Resource
Dry Organic Waste:
- Wood Residuals
- Yard Waste
- Non-Recyclable Paper
- Construction and Demolition Waste
When is it Waste?
After initial use.
Conventional Approach
Collect and landfill.
Regenerative Approach
Collect and divert to composting or to energy production through combustion.
Considerations for Implementation
Communities with wood residues which are not suitable for other uses could consider including this source with dry organic waste from the community (e.g. paper and cardboard products which cannot be recycled) as feed stock for a gasification and cogeneration plant. If the plant could be located on an existing industrial site, then capital and operating costs could be reduced by sharing operating and maintenance personnel.
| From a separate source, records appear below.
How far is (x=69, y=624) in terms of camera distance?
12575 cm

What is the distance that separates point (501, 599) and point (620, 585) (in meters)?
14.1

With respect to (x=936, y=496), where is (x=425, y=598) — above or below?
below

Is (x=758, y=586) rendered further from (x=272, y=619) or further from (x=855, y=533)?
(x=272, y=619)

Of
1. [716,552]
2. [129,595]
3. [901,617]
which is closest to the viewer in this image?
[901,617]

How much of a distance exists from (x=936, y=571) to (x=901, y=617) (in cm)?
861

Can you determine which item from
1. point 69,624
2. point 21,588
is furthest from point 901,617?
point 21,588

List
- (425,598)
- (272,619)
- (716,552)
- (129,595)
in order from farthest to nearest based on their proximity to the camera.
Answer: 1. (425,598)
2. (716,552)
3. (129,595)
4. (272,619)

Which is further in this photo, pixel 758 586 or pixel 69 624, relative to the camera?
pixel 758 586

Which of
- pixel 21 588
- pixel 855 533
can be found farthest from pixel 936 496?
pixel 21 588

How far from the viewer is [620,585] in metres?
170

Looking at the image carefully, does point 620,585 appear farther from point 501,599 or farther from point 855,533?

This strategy is particularly well suited to a public-private partnership with an industry partner that produces a large amount of wood waste.
Environmental Benefits
Diversion of organic waste from landfill, resulting in: reduced greenhouse gas emissions, reduced leachate & reduced need for land for landfill expansion Diversion of dry organic waste from conventional mass burn incineration Reduced air pollution Production GHG-neutral fuel that can offset fossil fuels and be used in cogeneration plants to produce electricity Production of cleaner ash that can be added to composting feed stocksSocial Benefits
Reduced pollutants and air particulars compared to conventional mass burn of wood residues
Revenues that stay within the community
Local job creation
Economic Benefits
Reduced overall lifestyle cost of infrastructure
New revenue source from sale of biofuel, tipping fees, and greenhouse gas credits
Combustion of Wood Waste
How It Works
When mixed with wet organic waste, dry organic waste can be composted, however the low moisture content makes it difficult for microorganisms to digest the material through biological treatment. Instead, dry organic waste is suitable for thermal treatment.
Wood residuals, such as waste from sawmills, is burned as a fuel to produce heat. The heat can be delivered to nearby users through a district energy system.
Where is it Happening?
Prince George Downtown District Energy System
Waste to Energy
How It Works
Incineration of municipal solid waste in conventional mass burn systems is an old waste management practice that alone is not an integrated resource recovery approach; However, there are methods of generating energy from combustion of municipal solid waste that use newer technologies to recover some energy and better manage air pollution.
In some Waste to Energy combustion facilities, sorted dry waste such as non-recyclable paper, cardboard, plastics, textiles and wood residues combust to generate heat and electricity.
But First
Reduce solid waste through diversion programs first and apply the principle of highest and best use.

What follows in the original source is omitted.